Blogs: If you’re writing on behalf of an organization, Vance advises avoiding politically partisan messages, but there’s no reason you can’t talk about legislation that affects your museum or ask your audience to let their representatives know how important your museum is to them. She cites I Heart Art: Portland, Small Museum
Association
, and Exploratorium Explainers as examples of blogs that do a good job informing and inspiring their audience beyond just marketing.

Twitter: Search for your museum’s name to see who is already talking about you, and respond to those people. Cultivate followers and let them know about issues your museum is facing, locally or nationally. You can follow AAM (@AAMers) to get advocacy action alerts that you can share. Sign up for your legislators’ Twitter feeds and tag them in relevant messages. For example, Michael Capuano (@mikecapuano) is the congressional representative in Tufts’ district, so you might ask your audience to retweet a message asking him to support FY12 funding for IMLS.

LinkedIn Connect to your city councilors, congressional representatives, mayor’s office, etc. and see if you share any 2nd-degree connections. You may find that a former classmate or colleague has a connection that could help your message find its way to a legislator’s desk more quickly.

Facebook The fastest-growing demographic on Facebook are users who are 35 and older, Vance says, and more and more legislators are using it as a major communication tool. You can “like” your legislators’ pages and post on their walls about upcoming events and community partnerships. Search for your museum on Flickr or YouTube and repost links to any user-generated content that shows their constituents are engaging with your organization.

Once you get the hang of in social media as a way to communicate with legislators and cultivate community supporters, make sure you teach these tools to volunteer committees or friends’ groups who are already valuable “real-world” advocates for your museum.

Speak Up for Museums is AAM’s museum advocacy initiative. Check there for more tips and webinars, and to find out more about AAM’s Museum Advocacy Day, February 28 and March 1 in Washington, D.C. You can view a recording of this webinar as part of AAM’s advocacy trainings website.
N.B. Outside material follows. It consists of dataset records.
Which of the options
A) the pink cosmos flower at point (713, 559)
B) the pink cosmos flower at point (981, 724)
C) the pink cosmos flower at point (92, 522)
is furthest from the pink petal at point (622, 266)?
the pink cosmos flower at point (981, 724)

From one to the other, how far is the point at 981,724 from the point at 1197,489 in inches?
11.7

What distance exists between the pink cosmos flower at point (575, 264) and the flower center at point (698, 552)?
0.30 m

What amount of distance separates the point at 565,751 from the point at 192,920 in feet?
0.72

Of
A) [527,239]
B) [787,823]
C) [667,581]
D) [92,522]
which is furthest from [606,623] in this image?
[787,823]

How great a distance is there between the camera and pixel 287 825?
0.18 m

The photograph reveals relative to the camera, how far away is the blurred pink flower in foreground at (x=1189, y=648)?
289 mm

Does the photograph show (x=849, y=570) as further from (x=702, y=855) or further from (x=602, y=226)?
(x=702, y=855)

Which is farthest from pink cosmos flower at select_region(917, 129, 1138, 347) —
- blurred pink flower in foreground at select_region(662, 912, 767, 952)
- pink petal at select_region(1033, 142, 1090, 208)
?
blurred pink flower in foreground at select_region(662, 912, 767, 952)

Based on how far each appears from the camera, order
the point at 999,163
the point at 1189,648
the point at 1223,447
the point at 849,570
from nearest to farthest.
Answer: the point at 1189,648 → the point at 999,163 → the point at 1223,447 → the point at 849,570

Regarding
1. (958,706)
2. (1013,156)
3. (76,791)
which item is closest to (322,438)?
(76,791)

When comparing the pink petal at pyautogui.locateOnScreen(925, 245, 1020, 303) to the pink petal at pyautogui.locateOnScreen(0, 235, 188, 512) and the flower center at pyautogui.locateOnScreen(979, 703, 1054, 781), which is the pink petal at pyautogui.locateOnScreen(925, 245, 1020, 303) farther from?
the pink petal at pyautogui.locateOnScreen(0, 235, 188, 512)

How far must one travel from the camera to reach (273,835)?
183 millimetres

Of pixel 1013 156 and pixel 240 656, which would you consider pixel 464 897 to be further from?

Kris Bierfelt is a student in the Tufts Museum Studies certificate program, and works as a freelance writer and editor.

Know Your Professional Organizations: AAM’s Emerging Museum Professionals

Next up in our series of know your professional organizations, we have a sub-category of last week’s featured organization: the AAM’s Emerging Museum Professionals.

Now, not all of you are just emerging. Some of you have been out there in the ranks for years. But even if you’re fully emergent, you can surely keep an eye on this group, because they do great things. (For that matter, the definition of an EMP is someone who’s been in the field for less than ten years.)

Look over the website – there are resources there for the national organization, such as the EMP blog, Facebook page, and listserv.

What you will find most helpful, however, is the local Boston group. It’s starting up again after a bit of a hiatus. Email the coordinator, Leslie Howard (BostonEMPs[at]gmail[dot]com) to be added to the email list, and you’ll be invited to terrific events like the upcoming highlights tour of the new MFA wing. Follow them on Facebook and Twitter, too.

There aren’t a lot of concrete benefits to becoming involved in the EMPs like there were for AAM. Think of the benefits for becoming involved as more intangible – meeting great people with your own interests who are all in the same boat, tapping in to a network of great minds who are about to go out and change the museum world. It’s a way to get in on the ground floor, as it were.